Source records:
>> BEGIN

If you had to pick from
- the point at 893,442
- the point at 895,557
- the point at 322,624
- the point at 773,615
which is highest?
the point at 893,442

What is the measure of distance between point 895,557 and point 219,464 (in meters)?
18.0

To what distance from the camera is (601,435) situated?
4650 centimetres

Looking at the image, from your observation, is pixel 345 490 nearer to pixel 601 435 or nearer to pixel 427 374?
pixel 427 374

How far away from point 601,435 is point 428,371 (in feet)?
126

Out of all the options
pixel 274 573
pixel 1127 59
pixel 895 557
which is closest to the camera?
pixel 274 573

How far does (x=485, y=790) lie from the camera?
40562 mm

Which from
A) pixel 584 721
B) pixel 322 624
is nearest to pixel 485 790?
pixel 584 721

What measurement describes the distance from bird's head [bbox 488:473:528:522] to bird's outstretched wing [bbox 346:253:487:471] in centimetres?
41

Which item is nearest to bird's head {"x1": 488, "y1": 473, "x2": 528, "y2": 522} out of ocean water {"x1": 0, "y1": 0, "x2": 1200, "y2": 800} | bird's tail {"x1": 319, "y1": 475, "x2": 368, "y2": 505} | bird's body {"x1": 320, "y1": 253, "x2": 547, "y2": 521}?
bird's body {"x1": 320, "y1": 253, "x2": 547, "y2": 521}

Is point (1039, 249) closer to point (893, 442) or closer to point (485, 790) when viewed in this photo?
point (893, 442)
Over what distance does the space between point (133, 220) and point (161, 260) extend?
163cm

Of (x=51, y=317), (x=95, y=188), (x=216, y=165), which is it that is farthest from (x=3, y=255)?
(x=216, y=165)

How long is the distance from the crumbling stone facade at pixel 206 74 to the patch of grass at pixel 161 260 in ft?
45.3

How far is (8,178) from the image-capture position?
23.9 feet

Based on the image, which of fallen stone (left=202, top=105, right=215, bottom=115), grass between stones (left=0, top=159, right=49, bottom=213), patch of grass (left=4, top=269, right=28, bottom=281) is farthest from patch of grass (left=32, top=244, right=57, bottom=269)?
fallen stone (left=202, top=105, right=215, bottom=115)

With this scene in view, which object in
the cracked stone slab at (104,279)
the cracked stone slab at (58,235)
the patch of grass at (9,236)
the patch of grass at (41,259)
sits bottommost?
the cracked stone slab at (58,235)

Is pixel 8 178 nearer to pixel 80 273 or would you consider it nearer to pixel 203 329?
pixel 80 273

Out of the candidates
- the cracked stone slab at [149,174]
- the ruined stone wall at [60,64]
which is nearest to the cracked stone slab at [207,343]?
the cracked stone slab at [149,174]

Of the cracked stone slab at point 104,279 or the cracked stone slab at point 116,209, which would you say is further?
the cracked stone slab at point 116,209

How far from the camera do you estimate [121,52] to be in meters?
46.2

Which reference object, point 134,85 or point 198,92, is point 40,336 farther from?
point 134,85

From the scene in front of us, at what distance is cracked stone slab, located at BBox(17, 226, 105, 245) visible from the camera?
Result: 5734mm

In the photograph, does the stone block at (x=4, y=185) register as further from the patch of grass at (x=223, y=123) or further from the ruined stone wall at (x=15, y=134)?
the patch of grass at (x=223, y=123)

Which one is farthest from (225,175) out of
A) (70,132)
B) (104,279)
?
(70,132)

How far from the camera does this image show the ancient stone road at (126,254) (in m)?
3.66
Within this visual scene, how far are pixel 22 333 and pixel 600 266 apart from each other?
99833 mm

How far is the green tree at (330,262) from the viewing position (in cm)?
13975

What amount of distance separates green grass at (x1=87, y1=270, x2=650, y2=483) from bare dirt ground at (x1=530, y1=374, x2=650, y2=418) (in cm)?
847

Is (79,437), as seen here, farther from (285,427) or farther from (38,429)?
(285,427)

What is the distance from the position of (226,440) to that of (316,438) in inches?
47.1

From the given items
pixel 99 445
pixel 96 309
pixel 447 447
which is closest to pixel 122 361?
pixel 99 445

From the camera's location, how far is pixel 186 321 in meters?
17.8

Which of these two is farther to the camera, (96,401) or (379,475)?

>> END

## TASK DIRECTIONS
Put the lines from the one containing "Is pixel 8 178" through the one containing "Result: 5734mm" into a Markdown table with the columns Row and Line. Number each row and omit blank lines.

## OUTPUT OF THE EXERCISE
| Row | Line |
|---|---|
| 1 | Is pixel 8 178 nearer to pixel 80 273 or would you consider it nearer to pixel 203 329? |
| 2 | pixel 80 273 |
| 3 | Out of the candidates |
| 4 | - the cracked stone slab at [149,174] |
| 5 | - the ruined stone wall at [60,64] |
| 6 | which is nearest to the cracked stone slab at [207,343]? |
| 7 | the cracked stone slab at [149,174] |
| 8 | Of the cracked stone slab at point 104,279 or the cracked stone slab at point 116,209, which would you say is further? |
| 9 | the cracked stone slab at point 116,209 |
| 10 | How far from the camera do you estimate [121,52] to be in meters? |
| 11 | 46.2 |
| 12 | Which reference object, point 134,85 or point 198,92, is point 40,336 farther from? |
| 13 | point 134,85 |
| 14 | From the scene in front of us, at what distance is cracked stone slab, located at BBox(17, 226, 105, 245) visible from the camera? |
| 15 | Result: 5734mm |